> _Texte de la page_
----------------------------------------

XIe dimanche du temps ordinaire A
Mt 9, 36 – 10, 8
Le passage de l'Évangile que nous entendons aujourd'hui est tiré de ce qui, dans Matthieu, est le deuxième grand discours de Jésus à ses disciples, le discours missionnaire.
Un discours qui s'adresse non pas tant à d'hypothétiques missionnaires, mais à ses disciples et, pourrions-nous dire, à toute l'Église : l'Église est appelée à partager le don qu'elle a reçu. Si le don n'est pas partagé, s'il est jalousement gardé, il se perd et le fruit du salut ne mûrit pas.
Et le don que l'Église est appelée à partager, nous le trouvons explicité dans le premier verset : Jésus voit les foules et a compassion d'elles (Mt 9,36), où compassion ne signifie pas l'émotion d'un moment que nous ressentons face à la souffrance d'un autre, mais le lien profond - que les Évangiles de Pâques nous ont rappelé - qui fait de la vie de notre frère ma propre vie, de sa douleur ma douleur, de sa blessure ma blessure.
Habiter l'un dans l'autre, être un seul corps : voilà le fruit de Pâques, l'humanité nouvelle inaugurée par la résurrection de Jésus.
Mais le passage d'aujourd'hui nous rappelle que pour avoir de la compassion, il faut d'abord savoir regarder : Jésus a une foule devant lui, et il la regarde, il la voit, il la laisse entrer, il lui fait de la place. Le salut commence toujours par un regard, celui de Dieu sur nous. La foi, avant toute chose peut-être, consiste aussi à prendre conscience de ce regard, à sentir le regard de Dieu sur soi.
C'est ce que Marie chante dans le Magnificat : Dieu a regardé l'humilité de sa servante (Lc 1,48).
Mais c'est aussi ce qui fonde toute notre espérance : là où la mort de Jésus interrompait sa relation avec les siens, il les réconforte par une promesse qui parle précisément d'un regard : "Je vous reverrai et votre cœur se réjouira" (Jn 16,22) : la résurrection est un regard qui ne se détourne pas.
Le premier pas de la mission, indispensable pour tout disciple, est d'apprendre à poser un regard, une manière de voir les frères. Il ne s'agit pas d'abord de faire quelque chose pour les autres, ni d'enseigner quelque chose ou de convaincre de croire. Il s'agit d'apprendre à se tenir devant la douleur, le manque, il s'agit de savoir s'arrêter et regarder, sans passer à côté (cf. Lc 10,31). Le Royaume s'accomplit là où quelqu'un a compassion de son frère.

----------------------------------------

> _Données fournies_

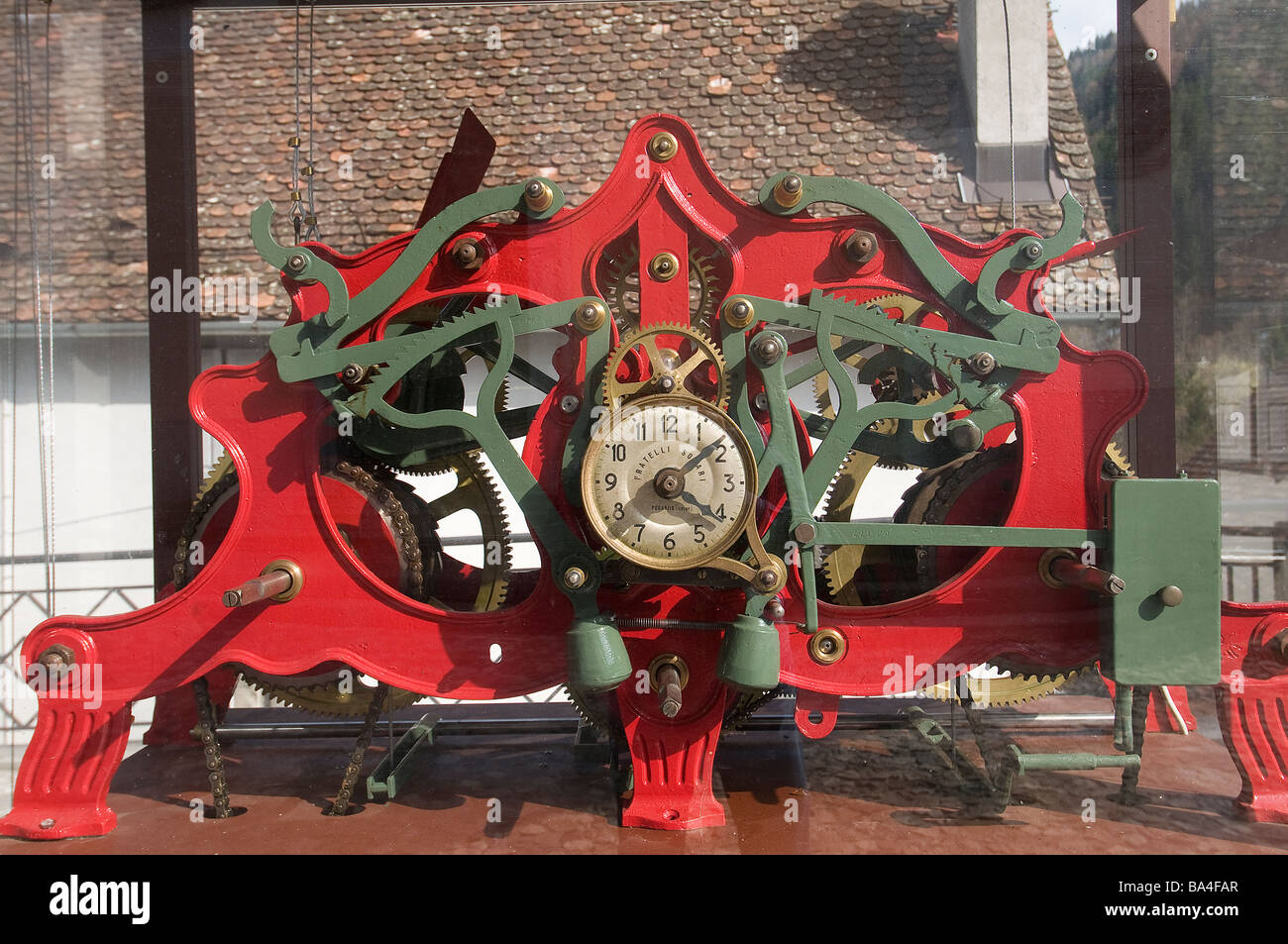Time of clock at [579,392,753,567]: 4:08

----------------------------------------

> _Consignes de l'exercice_
A – Répondez à ces questions à partir du commentaire de l'Évangile :
(i) Quel nom ce commentaire donne-t-il au deuxième grand discours de Jésus à ses disciples dans Matthieu ?
(ii) Que chante Marie dans le Magnificat, selon ce commentaire ?
(iii) Où le Royaume s'accomplit-il ?
B – Transcrivez sans aucune modification le passage du commentaire de l'Évangile qui va de « Et le don que » à « résurrection de Jésus. ».

> _Réponses par consigne_
A –
(i) Le discours missionnaire.
(ii) Elle chante que Dieu a regardé l'humilité de sa servante (Lc 1,48).
(iii) Là où quelqu'un a compassion de son frère.

B –
Et le don que l'Église est appelée à partager, nous le trouvons explicité dans le premier verset : Jésus voit les foules et a compassion d'elles (Mt 9,36), où compassion ne signifie pas l'émotion d'un moment que nous ressentons face à la souffrance d'un autre, mais le lien profond - que les Évangiles de Pâques nous ont rappelé - qui fait de la vie de notre frère ma propre vie, de sa douleur ma douleur, de sa blessure ma blessure.
Habiter l'un dans l'autre, être un seul corps : voilà le fruit de Pâques, l'humanité nouvelle inaugurée par la résurrection de Jésus.